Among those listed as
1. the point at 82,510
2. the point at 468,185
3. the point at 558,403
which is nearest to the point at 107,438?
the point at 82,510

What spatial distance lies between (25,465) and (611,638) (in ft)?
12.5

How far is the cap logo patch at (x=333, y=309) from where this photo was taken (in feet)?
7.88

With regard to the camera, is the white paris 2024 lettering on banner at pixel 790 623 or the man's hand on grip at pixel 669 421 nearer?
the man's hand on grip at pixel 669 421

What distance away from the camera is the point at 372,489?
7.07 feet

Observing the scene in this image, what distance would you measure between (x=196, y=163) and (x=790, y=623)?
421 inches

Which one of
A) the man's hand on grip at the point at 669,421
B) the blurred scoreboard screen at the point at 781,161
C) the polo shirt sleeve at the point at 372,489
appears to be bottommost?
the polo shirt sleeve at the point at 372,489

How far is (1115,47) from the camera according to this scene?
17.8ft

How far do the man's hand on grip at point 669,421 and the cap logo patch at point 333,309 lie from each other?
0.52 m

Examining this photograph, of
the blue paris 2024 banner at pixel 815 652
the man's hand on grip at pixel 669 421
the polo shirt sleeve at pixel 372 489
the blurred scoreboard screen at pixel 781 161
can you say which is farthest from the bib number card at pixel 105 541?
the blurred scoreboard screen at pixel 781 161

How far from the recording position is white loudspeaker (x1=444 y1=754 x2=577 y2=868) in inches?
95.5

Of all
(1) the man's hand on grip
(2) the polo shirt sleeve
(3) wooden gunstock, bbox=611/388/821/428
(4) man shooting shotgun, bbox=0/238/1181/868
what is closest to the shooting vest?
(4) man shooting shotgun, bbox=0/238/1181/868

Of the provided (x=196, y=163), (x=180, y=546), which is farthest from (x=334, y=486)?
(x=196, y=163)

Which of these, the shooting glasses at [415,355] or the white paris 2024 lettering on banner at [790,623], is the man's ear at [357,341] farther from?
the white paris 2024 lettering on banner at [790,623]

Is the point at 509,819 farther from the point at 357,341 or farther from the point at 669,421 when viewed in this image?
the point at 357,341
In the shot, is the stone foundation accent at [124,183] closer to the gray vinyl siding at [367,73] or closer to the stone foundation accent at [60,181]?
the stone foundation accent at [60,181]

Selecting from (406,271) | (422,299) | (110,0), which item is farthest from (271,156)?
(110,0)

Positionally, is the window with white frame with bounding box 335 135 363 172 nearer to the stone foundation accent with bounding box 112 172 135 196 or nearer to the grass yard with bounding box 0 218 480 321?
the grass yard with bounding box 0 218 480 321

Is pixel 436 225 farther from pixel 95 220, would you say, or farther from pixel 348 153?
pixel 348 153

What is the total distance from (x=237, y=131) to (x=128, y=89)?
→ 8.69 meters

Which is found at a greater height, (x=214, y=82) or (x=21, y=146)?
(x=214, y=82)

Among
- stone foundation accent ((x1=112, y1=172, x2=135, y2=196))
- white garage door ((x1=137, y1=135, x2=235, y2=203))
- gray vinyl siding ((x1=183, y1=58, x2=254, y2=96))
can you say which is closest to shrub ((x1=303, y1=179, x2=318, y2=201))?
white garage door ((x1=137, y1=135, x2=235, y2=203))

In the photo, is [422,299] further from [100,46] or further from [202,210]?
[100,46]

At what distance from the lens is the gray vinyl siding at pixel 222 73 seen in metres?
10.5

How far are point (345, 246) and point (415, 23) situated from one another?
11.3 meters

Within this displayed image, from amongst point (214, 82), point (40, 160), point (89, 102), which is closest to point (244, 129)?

Aufgabe – Kannst du die Datensätze oben neu schreiben, sodass „shooting glasses“ überall durch „safety glasses“ ersetzt ist und sonst alles gleich bleibt?

Antwort –
Among those listed as
1. the point at 82,510
2. the point at 468,185
3. the point at 558,403
which is nearest to the point at 107,438?
the point at 82,510

What spatial distance lies between (25,465) and (611,638) (in ft)?
12.5

How far is the cap logo patch at (x=333, y=309) from where this photo was taken (in feet)?
7.88

With regard to the camera, is the white paris 2024 lettering on banner at pixel 790 623 or the man's hand on grip at pixel 669 421 nearer?
the man's hand on grip at pixel 669 421

What distance away from the camera is the point at 372,489?
7.07 feet

Observing the scene in this image, what distance would you measure between (x=196, y=163) and (x=790, y=623)?
421 inches

Which one of
A) the man's hand on grip at the point at 669,421
B) the blurred scoreboard screen at the point at 781,161
C) the polo shirt sleeve at the point at 372,489
appears to be bottommost?
the polo shirt sleeve at the point at 372,489

How far is (1115,47) from the camera according to this scene?
17.8ft

How far do the man's hand on grip at point 669,421 and the cap logo patch at point 333,309 lie from each other?
0.52 m

Examining this photograph, of
the blue paris 2024 banner at pixel 815 652
the man's hand on grip at pixel 669 421
the polo shirt sleeve at pixel 372 489
the blurred scoreboard screen at pixel 781 161
can you say which is farthest from the bib number card at pixel 105 541?
the blurred scoreboard screen at pixel 781 161

How far from the recording position is white loudspeaker (x1=444 y1=754 x2=577 y2=868) in inches?
95.5

Of all
(1) the man's hand on grip
(2) the polo shirt sleeve
(3) wooden gunstock, bbox=611/388/821/428
(4) man shooting shotgun, bbox=0/238/1181/868
what is closest to the shooting vest?
(4) man shooting shotgun, bbox=0/238/1181/868

Of the provided (x=196, y=163), (x=180, y=546), which is farthest from (x=334, y=486)?
(x=196, y=163)

Which of these, the safety glasses at [415,355] or the white paris 2024 lettering on banner at [790,623], is the man's ear at [357,341] farther from?
the white paris 2024 lettering on banner at [790,623]

Is the point at 509,819 farther from the point at 357,341 or farther from the point at 669,421 when viewed in this image?
the point at 357,341
In the shot, is the stone foundation accent at [124,183] closer to the gray vinyl siding at [367,73] or closer to the stone foundation accent at [60,181]?
the stone foundation accent at [60,181]

Selecting from (406,271) | (422,299) | (110,0), which item is farthest from (271,156)?
(110,0)

Positionally, is the window with white frame with bounding box 335 135 363 172 nearer to the stone foundation accent with bounding box 112 172 135 196 or nearer to the grass yard with bounding box 0 218 480 321?
the grass yard with bounding box 0 218 480 321

Is pixel 436 225 farther from pixel 95 220, would you say, or farther from pixel 348 153?
pixel 348 153

What is the total distance from (x=237, y=131) to (x=128, y=89)?
→ 8.69 meters

Which is found at a greater height, (x=214, y=82) or (x=21, y=146)?
(x=214, y=82)

Among
- stone foundation accent ((x1=112, y1=172, x2=135, y2=196))
- white garage door ((x1=137, y1=135, x2=235, y2=203))
- gray vinyl siding ((x1=183, y1=58, x2=254, y2=96))
can you say which is closest to shrub ((x1=303, y1=179, x2=318, y2=201))?
white garage door ((x1=137, y1=135, x2=235, y2=203))

In the photo, is [422,299] further from [100,46] or further from [202,210]?
[100,46]

At what distance from the lens is the gray vinyl siding at pixel 222 73 seen in metres?
10.5

How far are point (345, 246) and point (415, 23) situated from one another?
11.3 meters

Within this displayed image, from amongst point (214, 82), point (40, 160), point (89, 102), which is closest to point (244, 129)?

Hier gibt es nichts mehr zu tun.